Employers are required to post notice of the provisions of this act. Willful failure to post this notice could subject an employer to a civil penalty of $100 per violation.

Leave under this act and leave under the federal act are in addition to any sick or temporary disability leave provided because of pregnancy or childbirth. Leave must be taken concurrently with leave under the federal FMLA.

Substitute Bill Compared to Original Bill: Domestic partners are removed from coverage of the act. The definition of employer is changed to those who employ 50 or more persons.

Appropriation: None.

Fiscal Note: Available.

Committee/Commission/Task Force Created: No.

Effective Date: Ninety days after adjournment of session in which bill is passed.

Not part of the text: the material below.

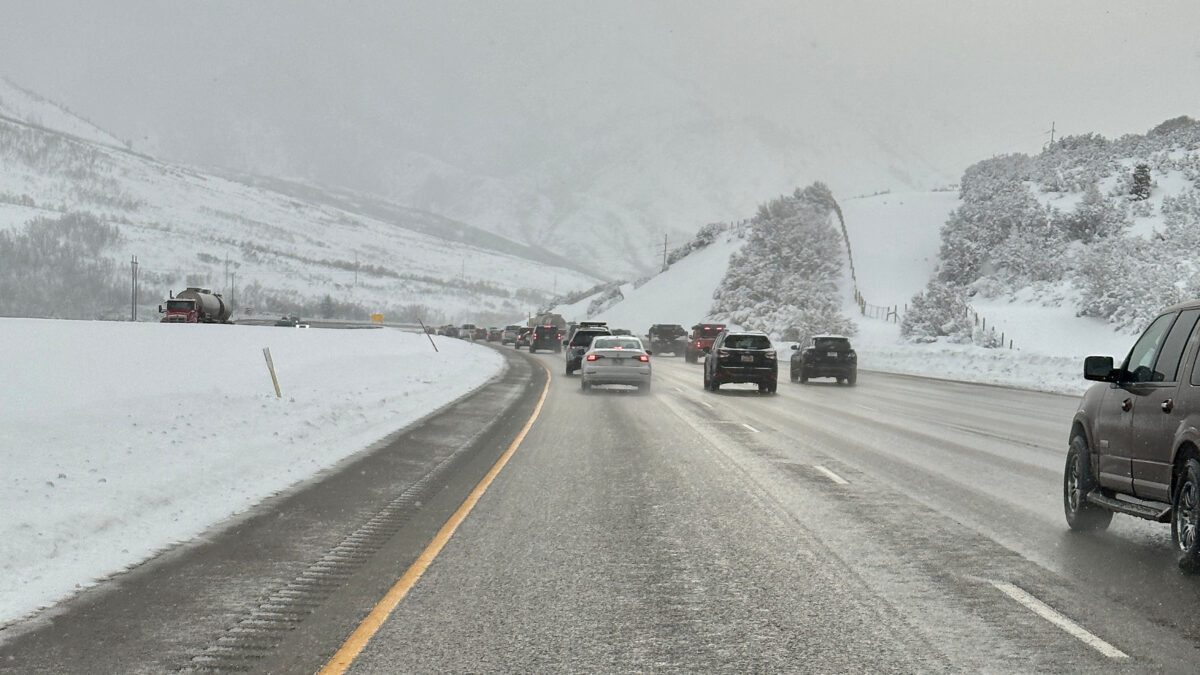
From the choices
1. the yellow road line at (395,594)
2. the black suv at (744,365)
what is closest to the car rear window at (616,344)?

Testimony For: Studies have repeatedly shown that the majority of companies do not have problems with the federal Family and Medical Leave Act. FMLA provides unpaid leave to about 60 percent of the workforce. Since 1993, the economic, social, and demographic trends that led to the FMLA have continued and made extending protections even more important. Many states have responded by extending protections to more workers. Dropping the employer threshold to 25 would provide critical protections to 330,000 additional Washington workers. Adding domestic partners recognizes changing family patterns and is already standard practice among many Washington employers. It is difficult to motivate employees by denying them the ability to take time off for illness of themselves or their family members. Family leave takers are more likely to return to work.

Testimony Against: This change in policy should be market driven not policy driven. These changes to family leave will make Washington less attractive to business. If this bill was only to insert the federal FMLA requirements into state law, it could probably be supported by business, but adding the requirement that the bill would apply to employers who have more than 25 employees and including domestic partners is more difficult for business to support because of the breadth of employers that would now be required to provide family leave.

Who Testified: PRO: Sharon Lobel, Professor of Management, Seattle University; Steve Olson, Olympia Child Care Center; Sharon Ness, United Food and Commercial Workers No. 141; Pam Crone, WSLC; Jerri Wood, Washington State Alliance for Retired Amercians; Marlilyn Watkins, Economic Opportunity Institute.

CON: Mark Johnson, Washington Retail Association; Kris Tefft, Association of Washington Business; Carolyn Logue, NFIB.